XPO is good for distributed applications

XPO Team Blog
13 April 2006

XPO 6.1 introduces a number of changes that do a lot for its support of distributed applications. This is going to be the first in a series of posts around the topic of distributed applications involving XPO. I hope I can shed some light on the structures we provide in XPO for this purpose and the scenarios in which various platforms like .NET Remoting, XML Web Services and Windows Communication Foundation (WCF) can be used in conjunction with XPO.

As always, please feel free to comment on these posts as much as possible – at some point, I might summarize all the information in a more formal technical article, and it would be good to have as many different perspectives in there as possible.

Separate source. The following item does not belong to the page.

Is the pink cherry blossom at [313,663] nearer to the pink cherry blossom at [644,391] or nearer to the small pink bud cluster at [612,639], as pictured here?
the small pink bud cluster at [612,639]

So why does XPO work together well with distributed systems in general? The answer to this question requires some knowledge about the architectural requirements of a performant setup of such systems, as well as about the new layered structure of XPO’s inner workings.

Making distributed systems perform well

To make distributed systems perform well, we should make sure that as little data as possible is transferred over the wire. (Depending on his/her definition of “performing well”, the programmer might also give some thought to topics like platform and/or protocol independence, but that’s not what I’m talking about here.) To make as little data go over the wire as possible, it is important to define those interfaces that are called remotely very efficiently. This means two things:

  1. The data that is being transferred must be structured specifically for this purpose.
  2. The structure of the application, and the interface itself, must be designed in such a way that calls to the remote interfaces are minimized.

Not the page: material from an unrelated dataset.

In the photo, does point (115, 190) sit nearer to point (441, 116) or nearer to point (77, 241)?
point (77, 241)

The result of this will be an interface that’s coarse-grained and that works with data types different from those that are being used on either side of the communication.

So what does XPO do in this regard?

XPO defines two different interfaces that are structured in the way described above: IDataStore and ICacheToCacheCommunicationCore.


This is how IDataStore is defined:

public interface IDataStore {
  AutoCreateOption AutoCreateOption { get; }
  ModificationResult ModifyData(params ModificationStatement[] dmlStatements);
  SelectedData SelectData(params SelectStatement[] selects);
  UpdateSchemaResult UpdateSchema(bool dontCreateIfFirstTableNotExist, params DBTable[] tables);

As you can see, the data types that are being passed to and returned by these methods are generally (with the exception of the AutoCreateOption enum and the bool primitive data type) not the same that you are used to handling in your own applications, i.e. business objects. They are also not the same that are being handled by your database backend, for example ADO.NET structures or even SQL code. These are data types strictly designed for the purpose of being passed through the IDataStore interface, of course with the idea in mind that the interface may be implemented remotely.

ICacheToCacheCommunicationCore is only minimally bigger than IDataStore:

  public interface ICacheToCacheCommunicationCore {
    DataCacheModificationResult ModifyData(DataCacheCookie cookie, ModificationStatement[] dmlStatements);
    DataCacheResult NotifyDirtyTables(DataCacheCookie cookie, params string[] dirtyTablesNames);
    DataCacheResult ProcessCookie(DataCacheCookie cookie);
    DataCacheSelectDataResult SelectData(DataCacheCookie cookie, SelectStatement[] selects);
    DataCacheUpdateSchemaResult UpdateSchema(DataCacheCookie cookie, DBTable[] tables, bool dontCreateIfFirstTableNotExist);

These two interfaces make it possible to cross boundaries to other systems in two places in the layer structure, depending on whether you want to use caching or not.